Тогда же в кабинете Оливье произошли кадровые перестановки, оказавшие большое влияние на последующие события. Новым министром иностранных дел стал герцог Агенор де Грамон, кадровый дипломат, прежде на протяжении девяти лет занимавший пост французского посла в Вене. Грамон был известен как один из самых ярых поборников союза с Австро-Венгрией, что не сулило ничего хорошего для франко-прусских отношений. Став министром, Грамон вдобавок оказался посвящен императором в тайну секретных переговоров с Францем-Иосифом, что должно было самым негативным образом отразиться на настроениях импульсивного герцога.

────

Что сделать
1. Переведите на английский это предложение из отрывка о кабинете Оливье: «Новым министром иностранных дел стал герцог Агенор де Грамон, кадровый дипломат, прежде на протяжении девяти лет занимавший пост французского посла в Вене».
2. Продолжите отрывок о назначении Грамона министром иностранных дел, начав сразу после его последнего предложения.
Материал для работы не понадобится.

Записи набора данных:
────

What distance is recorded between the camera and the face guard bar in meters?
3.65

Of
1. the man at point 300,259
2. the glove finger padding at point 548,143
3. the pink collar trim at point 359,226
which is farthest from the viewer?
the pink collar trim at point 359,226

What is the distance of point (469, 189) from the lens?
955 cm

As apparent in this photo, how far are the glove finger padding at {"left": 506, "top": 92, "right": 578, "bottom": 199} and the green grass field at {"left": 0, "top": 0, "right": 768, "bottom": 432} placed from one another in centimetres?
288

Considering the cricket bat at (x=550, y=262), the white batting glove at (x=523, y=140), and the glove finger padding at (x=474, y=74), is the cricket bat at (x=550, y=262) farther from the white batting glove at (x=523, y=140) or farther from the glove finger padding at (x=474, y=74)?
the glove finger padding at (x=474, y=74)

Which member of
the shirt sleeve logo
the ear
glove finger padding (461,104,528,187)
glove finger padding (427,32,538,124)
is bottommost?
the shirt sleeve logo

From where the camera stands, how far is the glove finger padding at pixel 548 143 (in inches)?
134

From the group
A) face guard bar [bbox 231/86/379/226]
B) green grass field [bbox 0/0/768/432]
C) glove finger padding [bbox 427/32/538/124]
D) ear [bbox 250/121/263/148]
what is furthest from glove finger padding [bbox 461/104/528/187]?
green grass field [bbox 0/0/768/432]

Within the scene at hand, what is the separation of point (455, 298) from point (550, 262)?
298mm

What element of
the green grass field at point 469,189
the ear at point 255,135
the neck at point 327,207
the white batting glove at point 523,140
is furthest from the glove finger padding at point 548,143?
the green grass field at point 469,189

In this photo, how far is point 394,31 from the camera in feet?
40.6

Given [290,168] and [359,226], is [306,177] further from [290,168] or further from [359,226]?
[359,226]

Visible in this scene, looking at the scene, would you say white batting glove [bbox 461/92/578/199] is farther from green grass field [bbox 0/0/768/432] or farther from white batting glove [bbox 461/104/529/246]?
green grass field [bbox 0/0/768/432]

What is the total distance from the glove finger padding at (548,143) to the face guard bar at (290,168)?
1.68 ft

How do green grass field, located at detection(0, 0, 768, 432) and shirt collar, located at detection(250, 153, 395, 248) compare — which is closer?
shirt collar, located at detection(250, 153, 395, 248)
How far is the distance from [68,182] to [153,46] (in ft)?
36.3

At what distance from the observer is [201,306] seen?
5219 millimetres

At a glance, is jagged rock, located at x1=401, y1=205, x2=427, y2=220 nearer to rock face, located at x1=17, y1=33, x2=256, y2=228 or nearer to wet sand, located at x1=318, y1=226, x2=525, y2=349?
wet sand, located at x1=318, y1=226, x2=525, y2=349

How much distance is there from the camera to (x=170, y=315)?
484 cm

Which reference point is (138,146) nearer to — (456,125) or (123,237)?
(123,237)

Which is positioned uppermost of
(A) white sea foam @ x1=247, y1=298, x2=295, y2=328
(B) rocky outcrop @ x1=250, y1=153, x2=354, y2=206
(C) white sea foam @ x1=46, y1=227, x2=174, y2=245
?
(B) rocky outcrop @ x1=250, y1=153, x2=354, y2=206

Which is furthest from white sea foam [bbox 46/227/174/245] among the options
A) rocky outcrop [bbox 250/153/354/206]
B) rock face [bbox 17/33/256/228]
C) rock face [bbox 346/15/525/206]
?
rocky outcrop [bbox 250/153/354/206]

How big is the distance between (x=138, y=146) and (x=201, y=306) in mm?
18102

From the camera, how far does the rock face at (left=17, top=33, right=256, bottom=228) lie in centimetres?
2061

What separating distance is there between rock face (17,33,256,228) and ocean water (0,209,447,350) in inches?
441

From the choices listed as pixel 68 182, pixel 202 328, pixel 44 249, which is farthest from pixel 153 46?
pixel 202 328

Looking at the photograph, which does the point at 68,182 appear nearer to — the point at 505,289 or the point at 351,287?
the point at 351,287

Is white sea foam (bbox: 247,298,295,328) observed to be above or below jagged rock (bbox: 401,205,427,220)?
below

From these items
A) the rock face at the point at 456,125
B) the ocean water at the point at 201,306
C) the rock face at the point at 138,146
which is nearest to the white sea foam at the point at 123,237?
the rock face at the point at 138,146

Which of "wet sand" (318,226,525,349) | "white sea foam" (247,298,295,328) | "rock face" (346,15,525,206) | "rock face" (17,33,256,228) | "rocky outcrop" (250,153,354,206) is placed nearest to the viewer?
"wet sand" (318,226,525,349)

────

Ответы
1. Duke Agénor de Gramont, a career diplomat who had previously served for nine years as the French ambassador in Vienna, became the new minister of foreign affairs.

2.
Сам Грамон не рвался занять пост министра, слишком шаткий для того, чтобы обеспечить своему обладателю необходимое влияние[94]. Примечательно, что император воспротивился желанию Оливье самому занять пост министра иностранных дел, мотивируя это тем, что успех внутренних реформ нового правительства важней внешней политики. Не важно, кто займет пост на Кэ д’Орсэ, заявил Наполеон III, поскольку «мы решили ничего [во внешней политике] не предпринимать». По словам самого Оливье, он предложил должность министра иностранных дел Грамону, рассчитывая, что тот будет временной фигурой, которая уступит главе правительства свой пост, когда представится удобный случай[95]. Были ли в этой связи заверения Наполеона III в стремлении к миру с соседкой, торжественно им данные тогда, искренними? Внешняя политика императора французов, по оценке его же дипломатов, всегда отличалась тем, что имела «двойное дно», а официальные инструкции нередко противоречили сокровенным замыслам императора[96].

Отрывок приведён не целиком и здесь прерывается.